**What the task requires**
Render the rows as a JSON list of strings, one string per line and blank lines left out. Begin at the line that has "What is the measurable" and stop after the line that has "Answer: the point at 41,542", including both of those lines.

-- -- --

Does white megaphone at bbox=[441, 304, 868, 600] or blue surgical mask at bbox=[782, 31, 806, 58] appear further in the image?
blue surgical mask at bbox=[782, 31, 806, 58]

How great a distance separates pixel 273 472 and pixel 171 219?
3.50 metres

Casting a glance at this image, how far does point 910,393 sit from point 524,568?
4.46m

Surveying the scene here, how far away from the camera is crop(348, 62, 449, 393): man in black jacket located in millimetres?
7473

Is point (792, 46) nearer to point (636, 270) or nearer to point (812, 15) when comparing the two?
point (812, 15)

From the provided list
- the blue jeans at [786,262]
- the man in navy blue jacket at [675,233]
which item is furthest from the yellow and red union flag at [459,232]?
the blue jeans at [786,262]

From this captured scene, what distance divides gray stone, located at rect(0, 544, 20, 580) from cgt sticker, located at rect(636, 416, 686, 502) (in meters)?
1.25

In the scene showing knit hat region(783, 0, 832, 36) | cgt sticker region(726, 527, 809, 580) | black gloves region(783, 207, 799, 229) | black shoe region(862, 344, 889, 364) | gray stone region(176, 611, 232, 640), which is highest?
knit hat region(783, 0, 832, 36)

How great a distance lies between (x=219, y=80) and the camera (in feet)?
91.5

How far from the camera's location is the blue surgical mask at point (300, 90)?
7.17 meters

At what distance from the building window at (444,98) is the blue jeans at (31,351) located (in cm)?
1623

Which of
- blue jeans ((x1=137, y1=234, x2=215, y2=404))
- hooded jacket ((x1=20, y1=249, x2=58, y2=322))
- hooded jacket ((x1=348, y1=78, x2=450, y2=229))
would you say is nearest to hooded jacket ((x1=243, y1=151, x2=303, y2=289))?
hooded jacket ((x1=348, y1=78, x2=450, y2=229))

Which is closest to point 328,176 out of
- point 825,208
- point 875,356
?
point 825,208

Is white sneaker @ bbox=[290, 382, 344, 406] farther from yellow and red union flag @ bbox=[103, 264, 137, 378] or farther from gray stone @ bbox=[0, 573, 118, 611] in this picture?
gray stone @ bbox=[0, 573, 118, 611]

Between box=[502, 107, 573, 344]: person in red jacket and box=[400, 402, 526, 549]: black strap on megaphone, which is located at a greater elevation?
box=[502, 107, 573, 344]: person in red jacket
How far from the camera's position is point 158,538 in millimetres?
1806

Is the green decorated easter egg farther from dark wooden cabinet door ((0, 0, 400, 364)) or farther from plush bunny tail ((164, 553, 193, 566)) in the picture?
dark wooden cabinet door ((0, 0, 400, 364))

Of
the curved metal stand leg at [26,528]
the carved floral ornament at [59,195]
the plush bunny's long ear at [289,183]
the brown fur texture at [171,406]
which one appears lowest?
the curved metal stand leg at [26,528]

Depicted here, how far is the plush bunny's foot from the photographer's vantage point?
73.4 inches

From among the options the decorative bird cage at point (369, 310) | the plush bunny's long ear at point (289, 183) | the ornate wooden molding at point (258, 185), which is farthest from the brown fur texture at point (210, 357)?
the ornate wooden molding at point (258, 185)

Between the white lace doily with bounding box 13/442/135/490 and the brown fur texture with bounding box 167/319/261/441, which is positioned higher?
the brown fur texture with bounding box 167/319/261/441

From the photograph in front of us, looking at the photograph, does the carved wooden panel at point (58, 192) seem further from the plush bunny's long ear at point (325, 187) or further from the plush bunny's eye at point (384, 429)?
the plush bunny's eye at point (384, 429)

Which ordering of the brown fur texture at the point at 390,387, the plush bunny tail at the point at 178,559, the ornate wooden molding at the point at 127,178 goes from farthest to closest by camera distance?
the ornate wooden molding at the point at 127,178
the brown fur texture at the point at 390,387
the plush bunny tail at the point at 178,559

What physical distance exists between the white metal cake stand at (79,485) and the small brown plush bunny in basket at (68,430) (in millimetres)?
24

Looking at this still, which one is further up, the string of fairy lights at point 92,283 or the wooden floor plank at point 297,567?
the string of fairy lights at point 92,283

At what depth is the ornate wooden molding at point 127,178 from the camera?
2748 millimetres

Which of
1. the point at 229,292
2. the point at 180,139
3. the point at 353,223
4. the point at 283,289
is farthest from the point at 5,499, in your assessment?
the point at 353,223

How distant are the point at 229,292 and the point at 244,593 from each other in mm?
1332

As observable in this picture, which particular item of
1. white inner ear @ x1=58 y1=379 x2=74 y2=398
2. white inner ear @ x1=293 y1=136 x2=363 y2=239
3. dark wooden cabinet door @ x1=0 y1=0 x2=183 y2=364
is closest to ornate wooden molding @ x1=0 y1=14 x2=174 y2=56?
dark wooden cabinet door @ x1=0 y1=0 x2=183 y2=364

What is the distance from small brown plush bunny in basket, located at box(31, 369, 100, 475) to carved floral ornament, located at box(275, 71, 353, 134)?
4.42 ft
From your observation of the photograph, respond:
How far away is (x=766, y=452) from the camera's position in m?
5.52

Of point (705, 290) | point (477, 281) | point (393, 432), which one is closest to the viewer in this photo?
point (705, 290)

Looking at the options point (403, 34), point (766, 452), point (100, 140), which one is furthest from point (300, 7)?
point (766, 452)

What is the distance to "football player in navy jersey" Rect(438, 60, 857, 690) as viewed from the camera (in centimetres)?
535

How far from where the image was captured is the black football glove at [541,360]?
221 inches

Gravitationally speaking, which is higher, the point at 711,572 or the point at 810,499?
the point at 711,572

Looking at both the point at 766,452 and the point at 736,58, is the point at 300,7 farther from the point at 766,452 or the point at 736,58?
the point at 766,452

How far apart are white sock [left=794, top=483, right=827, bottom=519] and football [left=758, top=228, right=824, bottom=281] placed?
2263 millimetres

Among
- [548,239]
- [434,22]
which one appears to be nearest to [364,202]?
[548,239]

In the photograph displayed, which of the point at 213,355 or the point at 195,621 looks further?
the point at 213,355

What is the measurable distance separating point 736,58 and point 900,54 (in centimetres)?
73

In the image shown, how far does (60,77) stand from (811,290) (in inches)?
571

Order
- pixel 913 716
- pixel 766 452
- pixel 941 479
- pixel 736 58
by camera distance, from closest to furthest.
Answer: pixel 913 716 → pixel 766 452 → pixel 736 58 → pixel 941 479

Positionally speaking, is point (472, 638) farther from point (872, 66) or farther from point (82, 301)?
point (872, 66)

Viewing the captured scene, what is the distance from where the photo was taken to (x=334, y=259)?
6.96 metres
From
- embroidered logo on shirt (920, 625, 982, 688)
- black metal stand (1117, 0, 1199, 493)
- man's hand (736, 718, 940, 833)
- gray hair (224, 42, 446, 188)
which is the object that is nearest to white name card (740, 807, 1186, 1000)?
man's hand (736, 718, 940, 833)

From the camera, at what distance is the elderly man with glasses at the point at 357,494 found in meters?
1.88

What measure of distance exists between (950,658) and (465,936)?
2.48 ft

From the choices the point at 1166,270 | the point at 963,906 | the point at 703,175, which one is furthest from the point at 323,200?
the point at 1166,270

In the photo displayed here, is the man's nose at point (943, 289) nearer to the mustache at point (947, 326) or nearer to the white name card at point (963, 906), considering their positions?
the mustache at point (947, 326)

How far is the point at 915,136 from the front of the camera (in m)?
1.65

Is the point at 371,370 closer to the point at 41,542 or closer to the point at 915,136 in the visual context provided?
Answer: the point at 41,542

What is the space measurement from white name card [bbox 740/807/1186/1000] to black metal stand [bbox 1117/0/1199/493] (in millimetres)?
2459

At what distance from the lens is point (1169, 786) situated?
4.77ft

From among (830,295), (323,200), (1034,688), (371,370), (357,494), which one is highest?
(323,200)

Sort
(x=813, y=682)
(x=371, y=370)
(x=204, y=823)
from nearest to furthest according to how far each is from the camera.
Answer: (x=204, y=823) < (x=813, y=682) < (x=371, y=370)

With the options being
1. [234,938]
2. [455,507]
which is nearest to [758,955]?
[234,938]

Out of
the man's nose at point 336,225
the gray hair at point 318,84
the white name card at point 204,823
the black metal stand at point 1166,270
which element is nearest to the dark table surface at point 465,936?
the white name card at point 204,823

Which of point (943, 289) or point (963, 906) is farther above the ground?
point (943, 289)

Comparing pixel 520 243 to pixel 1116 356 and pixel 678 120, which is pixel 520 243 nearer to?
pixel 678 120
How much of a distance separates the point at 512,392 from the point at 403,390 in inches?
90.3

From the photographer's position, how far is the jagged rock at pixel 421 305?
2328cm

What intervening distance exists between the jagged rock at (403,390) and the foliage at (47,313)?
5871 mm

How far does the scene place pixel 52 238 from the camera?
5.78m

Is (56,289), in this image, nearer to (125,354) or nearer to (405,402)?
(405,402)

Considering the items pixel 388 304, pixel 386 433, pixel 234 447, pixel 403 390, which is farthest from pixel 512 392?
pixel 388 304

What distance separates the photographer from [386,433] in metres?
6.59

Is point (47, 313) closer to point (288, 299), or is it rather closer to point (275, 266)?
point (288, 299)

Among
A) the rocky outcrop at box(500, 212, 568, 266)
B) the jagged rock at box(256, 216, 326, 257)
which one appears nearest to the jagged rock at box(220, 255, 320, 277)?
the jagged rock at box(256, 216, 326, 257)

-- -- --

**Correct result**
[
  "What is the measurable distance separating point 736,58 and point 900,54 (in centimetres)?",
  "73",
  "In the image shown, how far does (60,77) stand from (811,290) (in inches)?",
  "571",
  "Order",
  "- pixel 913 716",
  "- pixel 766 452",
  "- pixel 941 479",
  "- pixel 736 58",
  "by camera distance, from closest to furthest.",
  "Answer: pixel 913 716 → pixel 766 452 → pixel 736 58 → pixel 941 479",
  "Positionally speaking, is point (472, 638) farther from point (872, 66) or farther from point (82, 301)?",
  "point (872, 66)",
  "Viewing the captured scene, what is the distance from where the photo was taken to (x=334, y=259)?",
  "6.96 metres",
  "From",
  "- embroidered logo on shirt (920, 625, 982, 688)",
  "- black metal stand (1117, 0, 1199, 493)",
  "- man's hand (736, 718, 940, 833)",
  "- gray hair (224, 42, 446, 188)",
  "which is the object that is nearest to white name card (740, 807, 1186, 1000)?",
  "man's hand (736, 718, 940, 833)",
  "From the camera, at what distance is the elderly man with glasses at the point at 357,494 found in meters?",
  "1.88",
  "What measure of distance exists between (950,658) and (465,936)?",
  "2.48 ft",
  "From the choices the point at 1166,270 | the point at 963,906 | the point at 703,175, which one is furthest from the point at 323,200?",
  "the point at 1166,270",
  "In the photo displayed here, is the man's nose at point (943, 289) nearer to the mustache at point (947, 326) or nearer to the white name card at point (963, 906), considering their positions?",
  "the mustache at point (947, 326)",
  "How far is the point at 915,136 from the front of the camera (in m)?",
  "1.65",
  "Is the point at 371,370 closer to the point at 41,542 or closer to the point at 915,136 in the visual context provided?",
  "Answer: the point at 41,542"
]